Mais ce blocage n’est pas qu’intellectuel. Il est aussi spirituel. C’est ce que Rabbénou Behayé s’emploie à démontrer, expliquant que si le premier avertissement se réfère au corps en cela que manger de ces aliments interdits rend l’homme impur, le second, lui, se réfère à l’effet que manger de telles choses abominables aurait sur notre âme. Le mot « Venitmétem » est écrit sans la lettre Alef. Selon Yoma 39, l’avertissement caché dans cette lettre manquante est que quiconque mangeant ces créatures deviendrait « Toumtoum » «d’esprit ennuyeux», une sorte d’apathie et de fermeture… Le cœur de l’homme devient «incrusté» par l’ingestion de telles créatures interdites, de sorte qu’il ne peut plus laisser de place à D.ieu. 

Il est possible que cette interprétation trouve son origine dans le fait que la lettre Alef symbolise le Créateur Unique. L’absence de cette lettre à l’endroit où elle aurait dû paraître suggère que le Seul et Unique était incapable d’entrer dans le cœur de la personne qui s’était contaminée en mangeant ces créatures abominables que la Torah a défendues. La présence de D.ieu s’éloigne toujours de l’impureté rituelle

L’impureté dans le judaïsme trouve toujours sa source dans une forme de mort ou du moins d’absence de vie. Source d’immobilisme, de tristesse, de blocage, elle empêche l’homme d’avancer. C’est pourquoi elle est encadrée, limitée et combattue avec vigueur par la Torah…

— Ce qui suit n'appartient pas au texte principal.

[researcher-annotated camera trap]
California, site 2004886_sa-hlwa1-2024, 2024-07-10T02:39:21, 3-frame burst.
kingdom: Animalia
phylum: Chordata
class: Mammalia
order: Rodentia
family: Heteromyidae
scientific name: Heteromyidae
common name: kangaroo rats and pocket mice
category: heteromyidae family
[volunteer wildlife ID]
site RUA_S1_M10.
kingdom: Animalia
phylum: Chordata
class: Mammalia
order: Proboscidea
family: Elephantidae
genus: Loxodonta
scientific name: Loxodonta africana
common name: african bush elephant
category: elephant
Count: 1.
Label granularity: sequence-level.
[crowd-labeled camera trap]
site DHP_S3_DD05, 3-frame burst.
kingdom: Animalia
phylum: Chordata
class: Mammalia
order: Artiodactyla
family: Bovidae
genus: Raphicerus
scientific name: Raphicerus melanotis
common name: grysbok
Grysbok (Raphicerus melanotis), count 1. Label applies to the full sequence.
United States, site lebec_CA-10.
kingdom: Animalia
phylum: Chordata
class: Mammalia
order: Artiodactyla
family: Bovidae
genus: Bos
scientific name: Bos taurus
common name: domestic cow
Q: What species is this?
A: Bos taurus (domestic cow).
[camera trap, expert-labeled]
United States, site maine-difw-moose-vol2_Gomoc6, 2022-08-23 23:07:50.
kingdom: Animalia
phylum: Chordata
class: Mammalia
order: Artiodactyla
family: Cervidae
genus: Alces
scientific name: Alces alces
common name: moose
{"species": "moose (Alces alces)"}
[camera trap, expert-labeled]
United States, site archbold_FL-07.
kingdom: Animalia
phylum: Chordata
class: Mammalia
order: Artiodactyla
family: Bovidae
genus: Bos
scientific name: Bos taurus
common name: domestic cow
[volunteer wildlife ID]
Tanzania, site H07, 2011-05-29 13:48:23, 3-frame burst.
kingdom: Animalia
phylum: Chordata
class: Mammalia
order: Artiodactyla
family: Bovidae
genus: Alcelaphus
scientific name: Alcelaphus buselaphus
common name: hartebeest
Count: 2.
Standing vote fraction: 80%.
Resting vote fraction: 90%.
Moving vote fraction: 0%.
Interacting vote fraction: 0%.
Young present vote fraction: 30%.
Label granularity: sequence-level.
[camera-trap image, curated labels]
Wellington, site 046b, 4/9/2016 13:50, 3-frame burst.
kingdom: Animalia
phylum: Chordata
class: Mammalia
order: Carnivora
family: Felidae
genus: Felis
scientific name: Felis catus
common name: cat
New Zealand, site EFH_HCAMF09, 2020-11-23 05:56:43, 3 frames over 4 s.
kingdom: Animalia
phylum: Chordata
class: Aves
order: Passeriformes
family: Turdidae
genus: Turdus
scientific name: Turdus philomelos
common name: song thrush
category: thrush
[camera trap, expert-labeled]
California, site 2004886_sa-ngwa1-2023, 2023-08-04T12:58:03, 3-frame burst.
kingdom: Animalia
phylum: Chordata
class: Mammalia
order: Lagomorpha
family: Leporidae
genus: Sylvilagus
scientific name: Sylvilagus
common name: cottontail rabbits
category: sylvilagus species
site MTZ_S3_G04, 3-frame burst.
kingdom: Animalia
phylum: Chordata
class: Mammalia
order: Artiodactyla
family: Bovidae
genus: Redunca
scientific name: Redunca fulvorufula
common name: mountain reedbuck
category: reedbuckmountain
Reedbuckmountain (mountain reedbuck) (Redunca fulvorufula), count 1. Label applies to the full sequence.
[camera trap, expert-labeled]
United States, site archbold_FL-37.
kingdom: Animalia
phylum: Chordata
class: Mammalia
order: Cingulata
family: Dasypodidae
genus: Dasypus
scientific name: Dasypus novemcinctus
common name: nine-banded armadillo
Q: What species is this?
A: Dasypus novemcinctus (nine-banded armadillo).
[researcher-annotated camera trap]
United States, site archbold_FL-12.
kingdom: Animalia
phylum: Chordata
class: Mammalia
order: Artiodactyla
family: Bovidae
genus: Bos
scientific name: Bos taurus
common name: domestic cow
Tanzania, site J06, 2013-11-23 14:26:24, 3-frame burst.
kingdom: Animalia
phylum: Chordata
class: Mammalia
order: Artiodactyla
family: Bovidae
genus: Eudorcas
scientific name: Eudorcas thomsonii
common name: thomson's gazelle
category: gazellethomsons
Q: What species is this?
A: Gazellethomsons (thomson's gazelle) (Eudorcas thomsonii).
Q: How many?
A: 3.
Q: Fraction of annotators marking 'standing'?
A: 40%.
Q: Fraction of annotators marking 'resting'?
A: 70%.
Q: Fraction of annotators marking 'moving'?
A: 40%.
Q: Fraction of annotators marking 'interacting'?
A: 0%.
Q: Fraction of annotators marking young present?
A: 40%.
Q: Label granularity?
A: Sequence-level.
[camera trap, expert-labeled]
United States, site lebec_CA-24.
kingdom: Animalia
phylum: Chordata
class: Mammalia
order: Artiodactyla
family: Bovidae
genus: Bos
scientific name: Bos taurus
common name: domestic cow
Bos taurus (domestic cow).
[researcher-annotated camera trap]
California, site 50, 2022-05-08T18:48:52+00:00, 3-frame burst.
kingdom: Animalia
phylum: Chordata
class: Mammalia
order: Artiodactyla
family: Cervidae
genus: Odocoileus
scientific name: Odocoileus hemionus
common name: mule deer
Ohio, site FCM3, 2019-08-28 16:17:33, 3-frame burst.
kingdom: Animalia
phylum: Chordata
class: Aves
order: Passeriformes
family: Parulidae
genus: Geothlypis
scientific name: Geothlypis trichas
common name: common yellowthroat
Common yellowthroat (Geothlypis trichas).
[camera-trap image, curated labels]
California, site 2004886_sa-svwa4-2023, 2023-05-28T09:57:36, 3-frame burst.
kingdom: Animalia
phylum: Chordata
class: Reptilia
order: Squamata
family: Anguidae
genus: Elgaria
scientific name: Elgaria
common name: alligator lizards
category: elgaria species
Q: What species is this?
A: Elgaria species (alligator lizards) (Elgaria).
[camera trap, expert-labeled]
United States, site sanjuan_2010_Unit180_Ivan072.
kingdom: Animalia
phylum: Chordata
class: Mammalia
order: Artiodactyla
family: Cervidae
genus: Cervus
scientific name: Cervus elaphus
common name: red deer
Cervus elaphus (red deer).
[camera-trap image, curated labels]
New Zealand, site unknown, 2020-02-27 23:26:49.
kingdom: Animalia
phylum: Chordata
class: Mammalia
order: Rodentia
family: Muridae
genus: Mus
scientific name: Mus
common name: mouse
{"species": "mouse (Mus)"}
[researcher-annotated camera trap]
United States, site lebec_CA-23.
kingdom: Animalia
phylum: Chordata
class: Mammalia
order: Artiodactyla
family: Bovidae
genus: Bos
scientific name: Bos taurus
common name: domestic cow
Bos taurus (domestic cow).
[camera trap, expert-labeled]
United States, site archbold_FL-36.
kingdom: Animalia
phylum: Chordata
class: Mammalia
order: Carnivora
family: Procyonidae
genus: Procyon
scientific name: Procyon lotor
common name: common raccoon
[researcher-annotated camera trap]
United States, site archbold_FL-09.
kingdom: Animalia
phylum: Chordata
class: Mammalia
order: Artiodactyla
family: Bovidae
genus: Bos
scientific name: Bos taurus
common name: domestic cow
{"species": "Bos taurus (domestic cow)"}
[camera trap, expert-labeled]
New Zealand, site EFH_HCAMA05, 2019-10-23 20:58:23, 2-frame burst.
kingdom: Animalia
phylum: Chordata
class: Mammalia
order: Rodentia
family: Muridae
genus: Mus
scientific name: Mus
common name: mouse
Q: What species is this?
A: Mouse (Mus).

J’ai découvert une analyse très pertinente de la nécessaire harmonie entre l’impératif d’une nourriture saine, souci très actuel s’il en est, et le bien-être psychologique… 

Dr Yehiel Harari, Docteur en communication puis conseiller parlementaire, spécialiste de la philosophie et de la mystique juive et auteurs du best seller « Sodo chez Ha-Rabbi » sur le Rabbi de Lubavitch, s’intéresse depuis plusieurs années à l’approche psychologique du Baal Hatanya. Dans une de ses communications (pour les hébraïsants, je vous conseille son site (hitbonenut.net) , il pointe l’opposition structurelle entre les besoins du corps et ceux de l’âme. Pour le corps explique-t-il, plus c’est naturel et plus c’est sain. Quand on veut manger sain, on choisit les aliments les moins transformés et le plus naturels possible. Mais l’âme, la santé émotionnelle, elle, si elle va vers le naturel, elle est tirée vers le bas. Se laisser porter par sa nature, c’est prendre le risque d’être dépassé par ses peurs, ses angoisses, ses défauts. L’Admour Hazaken considère que les inclinations naturelles sont la source des blocages psychologiques et émotionnels qui nous entravent… Car elles nous placent au centre de notre système, elles nous rendent égocentriques. La tristesse, la paresse, le stress sont des mouvements naturels de l’âme. Pour aller au dessus de cela, pour surmonter ces impulsions, nous devons travailler sur notre conscience, nous poser la question de notre grille d lecture, de nos préjugés, de nos croyances. Etre capable de penser en amont et d’agir en conscience. 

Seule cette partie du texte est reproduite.